Malauguratamente perfino un quotidiano blasonato quale è il Corriere del Ticino, nell’editoriale “La vacanza del signor K.Z in Ticino” pubblicato mercoledì, è caduto nella trappola di una lettura superficiale e qualunquista dell’accaduto. Un tipo di lettura alimentata – ovviamente pro sacoccia – dai vertici di Ticino turismo e dagli organi di stampa ad essi vicini (quelli della cricca $inistroide, R$I compresa). Ma soprattutto: una lettura completamente sbagliata.

Sei punti inequivocabili
Parlare di diatribe, di “guerre di potere locale” invocando come un mantra la pretesa necessità di “stare uniti” e – sotto sotto – di lavare i panni sporchi in casa, significa essere lontani anni luce dalla realtà dei fatti. Alcuni punti devono essere chiariti al di là di ogni dubbio.

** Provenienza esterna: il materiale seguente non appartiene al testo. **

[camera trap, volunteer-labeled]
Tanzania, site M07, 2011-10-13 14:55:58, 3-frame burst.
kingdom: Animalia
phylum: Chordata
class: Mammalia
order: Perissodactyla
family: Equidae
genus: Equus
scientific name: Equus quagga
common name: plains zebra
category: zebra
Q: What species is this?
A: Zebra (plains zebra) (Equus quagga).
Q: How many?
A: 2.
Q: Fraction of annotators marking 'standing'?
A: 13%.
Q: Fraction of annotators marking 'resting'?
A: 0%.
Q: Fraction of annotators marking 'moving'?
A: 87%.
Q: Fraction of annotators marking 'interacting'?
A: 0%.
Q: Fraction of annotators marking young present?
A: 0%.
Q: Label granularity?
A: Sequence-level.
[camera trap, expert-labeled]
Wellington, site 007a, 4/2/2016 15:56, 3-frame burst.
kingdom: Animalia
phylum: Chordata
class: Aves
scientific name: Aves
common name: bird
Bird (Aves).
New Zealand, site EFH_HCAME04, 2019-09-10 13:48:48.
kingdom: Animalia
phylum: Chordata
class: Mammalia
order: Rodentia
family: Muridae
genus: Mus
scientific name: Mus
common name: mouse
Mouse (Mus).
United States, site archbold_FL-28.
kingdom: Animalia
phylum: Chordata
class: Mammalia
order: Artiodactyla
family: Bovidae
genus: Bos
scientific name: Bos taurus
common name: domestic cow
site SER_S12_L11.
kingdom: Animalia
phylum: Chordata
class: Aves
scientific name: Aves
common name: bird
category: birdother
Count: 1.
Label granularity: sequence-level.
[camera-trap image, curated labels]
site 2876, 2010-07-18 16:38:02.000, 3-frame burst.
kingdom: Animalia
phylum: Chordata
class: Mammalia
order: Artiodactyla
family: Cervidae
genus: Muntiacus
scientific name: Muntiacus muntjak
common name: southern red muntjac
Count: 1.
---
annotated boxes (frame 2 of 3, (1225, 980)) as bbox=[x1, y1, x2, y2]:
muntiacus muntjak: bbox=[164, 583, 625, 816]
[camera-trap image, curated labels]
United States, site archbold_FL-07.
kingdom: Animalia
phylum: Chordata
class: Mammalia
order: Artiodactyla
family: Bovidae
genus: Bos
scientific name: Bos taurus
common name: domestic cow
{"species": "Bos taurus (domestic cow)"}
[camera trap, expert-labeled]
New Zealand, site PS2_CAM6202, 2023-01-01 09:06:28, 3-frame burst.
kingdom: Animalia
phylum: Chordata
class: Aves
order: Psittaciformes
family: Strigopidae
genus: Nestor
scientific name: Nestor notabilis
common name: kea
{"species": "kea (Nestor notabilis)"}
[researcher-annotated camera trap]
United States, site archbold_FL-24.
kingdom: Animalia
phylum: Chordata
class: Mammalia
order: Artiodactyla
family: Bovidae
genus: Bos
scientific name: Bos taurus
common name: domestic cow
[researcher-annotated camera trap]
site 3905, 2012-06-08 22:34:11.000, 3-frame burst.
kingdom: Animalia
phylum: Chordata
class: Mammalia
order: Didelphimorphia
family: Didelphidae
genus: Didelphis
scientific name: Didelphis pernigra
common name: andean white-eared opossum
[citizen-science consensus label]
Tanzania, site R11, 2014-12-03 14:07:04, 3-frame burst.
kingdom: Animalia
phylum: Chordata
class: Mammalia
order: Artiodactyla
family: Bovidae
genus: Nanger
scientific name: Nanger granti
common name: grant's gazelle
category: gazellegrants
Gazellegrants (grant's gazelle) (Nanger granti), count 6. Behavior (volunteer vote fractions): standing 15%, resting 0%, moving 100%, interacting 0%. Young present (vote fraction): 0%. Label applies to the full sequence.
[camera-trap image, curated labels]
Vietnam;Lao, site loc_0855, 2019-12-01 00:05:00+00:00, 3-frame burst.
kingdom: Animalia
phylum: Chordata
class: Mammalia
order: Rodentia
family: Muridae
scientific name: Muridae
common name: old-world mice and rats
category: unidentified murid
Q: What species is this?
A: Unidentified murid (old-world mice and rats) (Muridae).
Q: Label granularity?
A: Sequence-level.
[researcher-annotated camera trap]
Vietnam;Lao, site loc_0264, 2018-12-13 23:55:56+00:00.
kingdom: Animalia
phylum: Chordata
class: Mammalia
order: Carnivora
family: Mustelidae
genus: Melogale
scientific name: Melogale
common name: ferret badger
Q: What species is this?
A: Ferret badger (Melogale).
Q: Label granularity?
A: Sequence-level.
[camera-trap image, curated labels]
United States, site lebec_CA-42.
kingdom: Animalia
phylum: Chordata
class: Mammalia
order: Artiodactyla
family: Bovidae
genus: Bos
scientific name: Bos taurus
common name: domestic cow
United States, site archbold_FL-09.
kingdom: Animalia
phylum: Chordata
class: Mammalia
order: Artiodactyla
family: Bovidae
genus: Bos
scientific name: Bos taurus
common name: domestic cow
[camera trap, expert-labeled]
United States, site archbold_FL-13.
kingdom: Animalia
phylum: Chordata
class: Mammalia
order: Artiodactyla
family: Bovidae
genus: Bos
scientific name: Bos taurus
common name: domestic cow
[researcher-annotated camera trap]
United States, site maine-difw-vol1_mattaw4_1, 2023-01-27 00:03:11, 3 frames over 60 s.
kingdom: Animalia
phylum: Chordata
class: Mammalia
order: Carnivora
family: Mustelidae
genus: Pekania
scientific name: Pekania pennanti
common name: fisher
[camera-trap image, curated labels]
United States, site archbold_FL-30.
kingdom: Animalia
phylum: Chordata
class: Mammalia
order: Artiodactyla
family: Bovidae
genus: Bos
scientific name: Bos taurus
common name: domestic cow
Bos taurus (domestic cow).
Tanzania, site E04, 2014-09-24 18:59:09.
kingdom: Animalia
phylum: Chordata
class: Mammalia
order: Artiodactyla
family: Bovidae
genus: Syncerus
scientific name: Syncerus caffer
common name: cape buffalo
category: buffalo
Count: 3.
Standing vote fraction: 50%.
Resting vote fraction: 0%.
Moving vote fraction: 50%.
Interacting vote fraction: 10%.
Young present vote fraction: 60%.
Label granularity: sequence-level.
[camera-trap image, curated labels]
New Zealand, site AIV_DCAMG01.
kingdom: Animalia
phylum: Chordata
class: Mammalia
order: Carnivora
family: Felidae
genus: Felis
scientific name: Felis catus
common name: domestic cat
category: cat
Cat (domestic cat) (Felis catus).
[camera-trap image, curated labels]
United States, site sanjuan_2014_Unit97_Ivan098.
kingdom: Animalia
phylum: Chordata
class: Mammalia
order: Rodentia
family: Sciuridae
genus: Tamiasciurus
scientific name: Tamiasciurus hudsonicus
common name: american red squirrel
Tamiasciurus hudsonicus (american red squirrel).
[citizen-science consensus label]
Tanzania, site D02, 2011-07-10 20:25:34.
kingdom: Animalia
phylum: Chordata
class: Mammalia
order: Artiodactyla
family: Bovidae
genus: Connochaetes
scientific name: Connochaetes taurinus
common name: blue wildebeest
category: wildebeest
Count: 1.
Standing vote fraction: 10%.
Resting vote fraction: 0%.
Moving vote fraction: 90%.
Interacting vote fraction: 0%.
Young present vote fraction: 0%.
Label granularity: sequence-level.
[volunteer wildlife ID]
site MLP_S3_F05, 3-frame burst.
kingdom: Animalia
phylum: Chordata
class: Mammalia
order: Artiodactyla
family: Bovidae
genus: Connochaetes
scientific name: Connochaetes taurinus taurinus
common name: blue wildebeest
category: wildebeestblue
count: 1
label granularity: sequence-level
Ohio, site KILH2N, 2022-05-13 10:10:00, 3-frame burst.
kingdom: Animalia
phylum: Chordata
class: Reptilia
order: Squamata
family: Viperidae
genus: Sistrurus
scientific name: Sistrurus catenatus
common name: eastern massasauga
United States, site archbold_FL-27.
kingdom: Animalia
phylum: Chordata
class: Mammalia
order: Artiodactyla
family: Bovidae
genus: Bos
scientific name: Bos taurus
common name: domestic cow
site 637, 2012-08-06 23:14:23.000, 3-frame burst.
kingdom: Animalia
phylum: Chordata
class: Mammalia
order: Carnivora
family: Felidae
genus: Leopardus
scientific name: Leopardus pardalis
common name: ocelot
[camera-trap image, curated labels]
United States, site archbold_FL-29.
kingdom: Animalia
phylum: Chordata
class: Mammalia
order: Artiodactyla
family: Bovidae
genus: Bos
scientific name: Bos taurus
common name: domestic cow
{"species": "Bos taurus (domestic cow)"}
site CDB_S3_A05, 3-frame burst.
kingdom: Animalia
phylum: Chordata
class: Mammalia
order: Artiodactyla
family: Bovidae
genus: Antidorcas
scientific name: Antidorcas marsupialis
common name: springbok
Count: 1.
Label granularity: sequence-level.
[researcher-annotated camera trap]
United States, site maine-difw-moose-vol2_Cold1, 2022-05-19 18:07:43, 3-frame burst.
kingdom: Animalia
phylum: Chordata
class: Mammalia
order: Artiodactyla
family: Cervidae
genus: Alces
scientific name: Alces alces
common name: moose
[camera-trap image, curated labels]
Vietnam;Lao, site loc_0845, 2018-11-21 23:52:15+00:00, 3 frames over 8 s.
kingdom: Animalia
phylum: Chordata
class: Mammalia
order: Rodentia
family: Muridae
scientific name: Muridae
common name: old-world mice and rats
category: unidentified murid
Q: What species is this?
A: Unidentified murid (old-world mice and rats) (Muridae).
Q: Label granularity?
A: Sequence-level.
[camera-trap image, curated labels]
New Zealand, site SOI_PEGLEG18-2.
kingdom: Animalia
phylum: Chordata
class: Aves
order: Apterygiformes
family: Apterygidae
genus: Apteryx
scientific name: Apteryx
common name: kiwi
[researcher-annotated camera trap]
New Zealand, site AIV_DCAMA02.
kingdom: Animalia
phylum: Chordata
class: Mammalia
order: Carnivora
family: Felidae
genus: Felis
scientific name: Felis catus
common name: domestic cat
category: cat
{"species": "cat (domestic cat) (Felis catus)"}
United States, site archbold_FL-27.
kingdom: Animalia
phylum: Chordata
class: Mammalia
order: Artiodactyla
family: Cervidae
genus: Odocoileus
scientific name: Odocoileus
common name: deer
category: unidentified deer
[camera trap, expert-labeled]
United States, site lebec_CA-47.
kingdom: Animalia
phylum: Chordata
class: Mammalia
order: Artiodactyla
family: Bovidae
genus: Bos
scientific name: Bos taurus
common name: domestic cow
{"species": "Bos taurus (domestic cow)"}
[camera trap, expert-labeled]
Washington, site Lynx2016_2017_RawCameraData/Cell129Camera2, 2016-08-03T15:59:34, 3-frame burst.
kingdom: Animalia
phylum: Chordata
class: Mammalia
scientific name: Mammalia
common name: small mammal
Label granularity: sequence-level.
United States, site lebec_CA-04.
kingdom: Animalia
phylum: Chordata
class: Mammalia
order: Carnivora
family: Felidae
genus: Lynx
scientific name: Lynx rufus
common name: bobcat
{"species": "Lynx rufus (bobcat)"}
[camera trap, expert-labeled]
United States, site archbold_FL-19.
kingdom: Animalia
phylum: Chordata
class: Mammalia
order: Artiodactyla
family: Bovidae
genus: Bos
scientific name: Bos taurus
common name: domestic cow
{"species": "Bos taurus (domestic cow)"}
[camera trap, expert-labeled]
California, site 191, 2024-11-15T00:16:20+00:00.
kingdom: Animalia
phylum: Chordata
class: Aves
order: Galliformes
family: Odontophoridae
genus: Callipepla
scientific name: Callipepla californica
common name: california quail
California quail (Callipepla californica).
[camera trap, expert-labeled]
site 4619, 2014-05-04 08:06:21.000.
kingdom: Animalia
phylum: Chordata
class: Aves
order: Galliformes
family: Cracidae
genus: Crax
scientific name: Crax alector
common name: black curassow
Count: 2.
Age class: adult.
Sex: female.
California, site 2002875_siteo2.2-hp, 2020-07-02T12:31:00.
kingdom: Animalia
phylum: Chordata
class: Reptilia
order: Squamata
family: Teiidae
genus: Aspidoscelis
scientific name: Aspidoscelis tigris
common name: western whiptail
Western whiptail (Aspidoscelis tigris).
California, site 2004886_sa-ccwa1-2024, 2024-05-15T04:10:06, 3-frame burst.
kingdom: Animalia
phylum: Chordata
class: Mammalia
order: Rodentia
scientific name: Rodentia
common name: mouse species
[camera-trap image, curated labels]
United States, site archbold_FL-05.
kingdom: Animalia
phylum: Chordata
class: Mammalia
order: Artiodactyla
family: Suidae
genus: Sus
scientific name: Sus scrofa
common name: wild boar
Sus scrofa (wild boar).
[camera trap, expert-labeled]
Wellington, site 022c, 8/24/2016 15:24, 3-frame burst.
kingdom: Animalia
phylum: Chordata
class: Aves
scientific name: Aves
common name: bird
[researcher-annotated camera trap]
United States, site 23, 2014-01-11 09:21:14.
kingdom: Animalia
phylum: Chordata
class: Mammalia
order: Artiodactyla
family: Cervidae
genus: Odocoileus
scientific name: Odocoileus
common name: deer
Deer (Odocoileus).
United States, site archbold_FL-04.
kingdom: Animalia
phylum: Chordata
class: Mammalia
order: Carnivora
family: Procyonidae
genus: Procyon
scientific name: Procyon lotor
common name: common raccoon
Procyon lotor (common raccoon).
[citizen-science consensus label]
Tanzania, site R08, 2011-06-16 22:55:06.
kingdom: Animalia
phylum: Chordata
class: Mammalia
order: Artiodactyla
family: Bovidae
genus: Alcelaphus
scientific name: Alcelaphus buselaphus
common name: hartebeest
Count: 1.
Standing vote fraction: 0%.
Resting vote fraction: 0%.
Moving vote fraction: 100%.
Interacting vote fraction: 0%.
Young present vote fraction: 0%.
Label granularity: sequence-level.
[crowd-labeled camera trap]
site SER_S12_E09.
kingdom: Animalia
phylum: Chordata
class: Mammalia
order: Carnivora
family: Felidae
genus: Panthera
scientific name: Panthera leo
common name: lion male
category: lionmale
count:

Primo: chi, come il presidente di Ticino Turismo Marco Solari, crede (o finge di credere) che “in Ticino queste cose si aggiustano”, va incontro ad un amaro risveglio.
Secondo: non si sta giocando e meno che meno si sta scherzando.
Terzo: non si torna indietro.
Quarto: parlare di “lotte di potere locale” significa travisare i fatti; dare un’immagine fuorviante che, come tale, va rimandata al mittente per direttissima.
Quinto: la contrapposizione, naturalmente creata ad arte dai soliti ambienti e nell’ormai consueta funzione anti-Lugano, tra città e valli, è una bufala.
Sesto: i goffi tentativi di far balenare, dietro l’accaduto, battaglie personali o partitiche sono così ridicoli da non meritare nemmeno un commento.

La vera contrapposizione
Nel turismo cantonale la contrapposizione c’è, ed è una sola. E’ tra chi – i due principali enti locali – vuole un turismo gestito in maniera aziendale, vuole lavorare in base a progetti e a risultati misurabili, e chi invece insiste per perpetuare una gestione politicizzata ed inconsistente.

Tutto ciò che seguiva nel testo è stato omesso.